The OECD Shipbuilding Committee held a workshop on 30 October on a global level playing field for the shipbuilding sector to ensure that global shipbuilding remains “balanced and competitive” and is not distorted through unfair state support or other factors.
The International Maritime Organization has set a target for shipping to be at net zero by 2050, and the organization will have to agree to midterm measures – a pathway to achieve this goal – at its meeting of the Marine Environment Protection Committee (MEPC 83) in April 2025.
This poses a challenge for shipbuilders, as there is no consensus on alternate fuels, and the trajectory is influenced by the decisions of major shipping companies to invest in a particular fuel. Many shipowners use LNG as a transition fuel, but this is not a green solution due to the high amounts of methane released.
Green fuels are expected to raise freight rates – the cost of shipping cargo from one place to another – by 80 per cent.
The biggest concern for OECD members was the rise of China as a shipbuilding superpower. Measured in gross tonnage, more than half the world’s ships are made in China. Chinese ships are produced with state support, distorting competition.
IndustriALL presented the workers’ perspective. For unions, the biggest factor that undermines a level playing field is workers’ rights and conditions. Unions agree that good practice includes:
- High safety standards
- Competitive wages and good working conditions
- Investing in a core workforce
- Providing training and entry routes into the industry
- Treating migrant workers and contractors equally
However, best practice is expensive. Companies and countries gain short term cost advantage by undercutting standards. Countries with strong unions are more likely to adhere to best practice, which puts them at a cost disadvantage. There is divergence within OECD countries, but greater divergence between OECD and non-OECD countries – particularly China.

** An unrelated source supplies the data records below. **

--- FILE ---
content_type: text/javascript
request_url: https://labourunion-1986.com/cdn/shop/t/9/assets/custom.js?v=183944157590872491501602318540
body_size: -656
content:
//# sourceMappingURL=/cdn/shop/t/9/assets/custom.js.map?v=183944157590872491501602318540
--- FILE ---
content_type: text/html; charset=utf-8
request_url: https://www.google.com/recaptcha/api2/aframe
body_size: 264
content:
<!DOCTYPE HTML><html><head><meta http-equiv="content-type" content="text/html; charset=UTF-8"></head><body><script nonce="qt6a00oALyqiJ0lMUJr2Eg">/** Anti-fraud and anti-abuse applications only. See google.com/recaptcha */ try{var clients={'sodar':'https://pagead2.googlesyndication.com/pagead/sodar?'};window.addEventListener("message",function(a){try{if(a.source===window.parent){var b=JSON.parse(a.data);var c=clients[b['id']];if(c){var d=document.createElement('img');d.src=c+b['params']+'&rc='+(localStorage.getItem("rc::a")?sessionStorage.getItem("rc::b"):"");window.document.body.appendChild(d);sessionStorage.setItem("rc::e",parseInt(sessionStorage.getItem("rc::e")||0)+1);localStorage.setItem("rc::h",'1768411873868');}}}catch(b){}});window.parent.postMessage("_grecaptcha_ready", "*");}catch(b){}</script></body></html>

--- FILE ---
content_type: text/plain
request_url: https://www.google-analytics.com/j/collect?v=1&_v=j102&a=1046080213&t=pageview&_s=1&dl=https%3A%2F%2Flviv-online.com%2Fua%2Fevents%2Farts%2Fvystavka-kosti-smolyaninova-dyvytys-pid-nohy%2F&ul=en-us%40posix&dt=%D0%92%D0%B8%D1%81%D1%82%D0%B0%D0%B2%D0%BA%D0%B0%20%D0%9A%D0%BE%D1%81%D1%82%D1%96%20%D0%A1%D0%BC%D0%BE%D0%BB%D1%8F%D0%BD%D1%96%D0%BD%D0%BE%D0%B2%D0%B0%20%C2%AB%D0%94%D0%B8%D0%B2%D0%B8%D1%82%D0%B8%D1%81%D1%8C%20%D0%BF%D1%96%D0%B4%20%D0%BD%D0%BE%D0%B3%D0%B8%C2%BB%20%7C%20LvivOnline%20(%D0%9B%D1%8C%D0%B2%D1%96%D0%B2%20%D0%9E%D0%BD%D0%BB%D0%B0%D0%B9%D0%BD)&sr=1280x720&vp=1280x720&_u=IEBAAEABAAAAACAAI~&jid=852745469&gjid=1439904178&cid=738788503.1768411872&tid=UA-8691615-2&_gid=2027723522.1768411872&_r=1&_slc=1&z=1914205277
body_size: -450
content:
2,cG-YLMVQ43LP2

China has the lowest labour costs for shipbuilding in the world – 7.4 times lower than in German. China has not ratified core ILO Conventions on freedom of association and collective bargaining, and the country has no free unions. It undercuts competitors because workers have no rights.
Addressing the meeting, Roy Houseman of the USW and Peter Greenberg of the IAMAW explained their unions’ decision to file a 301 trade petition with US government, arguing that state support, intellectual property theft and a lack of workers’ rights has allowed China to dominate. One of the relief measures proposed by the unions is a port fee on Chinese-made ships.
IndustriALL industry director Walton Pantland said:
“There is good will in the shipbuilding committee to uphold high labour standards. However, this is undermined by China’s failure to respect workers’ rights. The US unions have an interesting solution to this, but the labour movement needs to develop a global response.”
IndustriALL proposed convening an ILO sectoral technical meeting to reach agreement on best practice.